▸ GOAL: Copy the lines verbatim, beginning with the line that contains "In the photograph, how" and continuing through the end of the data, and only those lines.

# Start of DATA PROVIDED

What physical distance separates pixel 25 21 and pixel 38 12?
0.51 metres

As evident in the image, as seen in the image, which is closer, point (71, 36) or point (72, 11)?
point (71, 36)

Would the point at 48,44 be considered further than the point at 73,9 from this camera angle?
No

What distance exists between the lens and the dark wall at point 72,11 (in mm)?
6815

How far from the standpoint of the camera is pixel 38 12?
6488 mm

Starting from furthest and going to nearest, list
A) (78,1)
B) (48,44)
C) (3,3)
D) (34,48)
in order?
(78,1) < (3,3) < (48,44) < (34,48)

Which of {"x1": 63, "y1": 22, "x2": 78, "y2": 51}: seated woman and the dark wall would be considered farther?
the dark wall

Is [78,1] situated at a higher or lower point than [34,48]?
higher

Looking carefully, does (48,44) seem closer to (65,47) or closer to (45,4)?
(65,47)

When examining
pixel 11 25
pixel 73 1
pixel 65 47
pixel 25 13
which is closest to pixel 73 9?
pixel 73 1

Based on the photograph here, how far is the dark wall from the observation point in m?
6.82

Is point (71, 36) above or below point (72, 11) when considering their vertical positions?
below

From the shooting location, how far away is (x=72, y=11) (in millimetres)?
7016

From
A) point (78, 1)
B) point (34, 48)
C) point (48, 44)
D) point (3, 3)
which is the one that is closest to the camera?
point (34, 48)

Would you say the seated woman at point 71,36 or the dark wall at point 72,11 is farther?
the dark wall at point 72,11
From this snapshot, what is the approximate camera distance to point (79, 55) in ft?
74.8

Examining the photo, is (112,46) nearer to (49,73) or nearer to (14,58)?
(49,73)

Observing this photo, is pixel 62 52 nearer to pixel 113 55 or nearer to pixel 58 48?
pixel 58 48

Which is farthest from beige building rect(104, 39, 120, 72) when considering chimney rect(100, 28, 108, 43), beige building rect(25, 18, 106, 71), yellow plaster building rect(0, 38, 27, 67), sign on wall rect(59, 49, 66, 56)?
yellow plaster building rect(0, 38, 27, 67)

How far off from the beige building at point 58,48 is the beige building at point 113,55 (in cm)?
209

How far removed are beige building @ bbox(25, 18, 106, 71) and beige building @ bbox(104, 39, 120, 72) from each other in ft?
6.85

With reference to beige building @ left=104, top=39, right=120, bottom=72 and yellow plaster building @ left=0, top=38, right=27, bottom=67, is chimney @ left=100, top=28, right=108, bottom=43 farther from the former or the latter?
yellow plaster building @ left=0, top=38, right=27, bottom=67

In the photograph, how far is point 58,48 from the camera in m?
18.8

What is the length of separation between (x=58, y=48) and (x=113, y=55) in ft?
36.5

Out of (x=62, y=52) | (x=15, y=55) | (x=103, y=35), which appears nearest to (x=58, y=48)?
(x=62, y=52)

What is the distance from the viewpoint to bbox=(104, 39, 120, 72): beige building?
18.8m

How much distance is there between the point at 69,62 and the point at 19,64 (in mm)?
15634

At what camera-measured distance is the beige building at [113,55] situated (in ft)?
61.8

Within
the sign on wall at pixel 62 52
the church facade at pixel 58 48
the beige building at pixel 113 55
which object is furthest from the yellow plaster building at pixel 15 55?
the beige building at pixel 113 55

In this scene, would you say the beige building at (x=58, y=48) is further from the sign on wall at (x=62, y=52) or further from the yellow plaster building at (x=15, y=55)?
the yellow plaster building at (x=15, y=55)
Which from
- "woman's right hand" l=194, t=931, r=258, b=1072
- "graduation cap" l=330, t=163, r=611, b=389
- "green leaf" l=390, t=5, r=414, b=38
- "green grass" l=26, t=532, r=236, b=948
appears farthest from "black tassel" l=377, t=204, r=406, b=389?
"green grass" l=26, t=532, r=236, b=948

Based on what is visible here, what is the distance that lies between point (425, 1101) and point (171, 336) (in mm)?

# End of DATA PROVIDED

▸ OUTPUT FOR THIS TASK:
In the photograph, how far is point 58,48 from the camera in m?
18.8

What is the length of separation between (x=58, y=48) and (x=113, y=55) in ft?
36.5

Out of (x=62, y=52) | (x=15, y=55) | (x=103, y=35), which appears nearest to (x=58, y=48)?
(x=62, y=52)

What is the distance from the viewpoint to bbox=(104, 39, 120, 72): beige building?
18.8m

How much distance is there between the point at 69,62 and the point at 19,64 (in mm)?
15634

At what camera-measured distance is the beige building at [113,55] situated (in ft)?
61.8

Within
the sign on wall at pixel 62 52
the church facade at pixel 58 48
the beige building at pixel 113 55
which object is furthest from the yellow plaster building at pixel 15 55?
the beige building at pixel 113 55

In this scene, would you say the beige building at (x=58, y=48) is further from the sign on wall at (x=62, y=52) or further from the yellow plaster building at (x=15, y=55)?
the yellow plaster building at (x=15, y=55)
Which from
- "woman's right hand" l=194, t=931, r=258, b=1072
- "graduation cap" l=330, t=163, r=611, b=389
- "green leaf" l=390, t=5, r=414, b=38
- "green grass" l=26, t=532, r=236, b=948
appears farthest from "black tassel" l=377, t=204, r=406, b=389?
"green grass" l=26, t=532, r=236, b=948

Based on what is visible here, what is the distance that lies between point (425, 1101) and point (171, 336) (in mm)?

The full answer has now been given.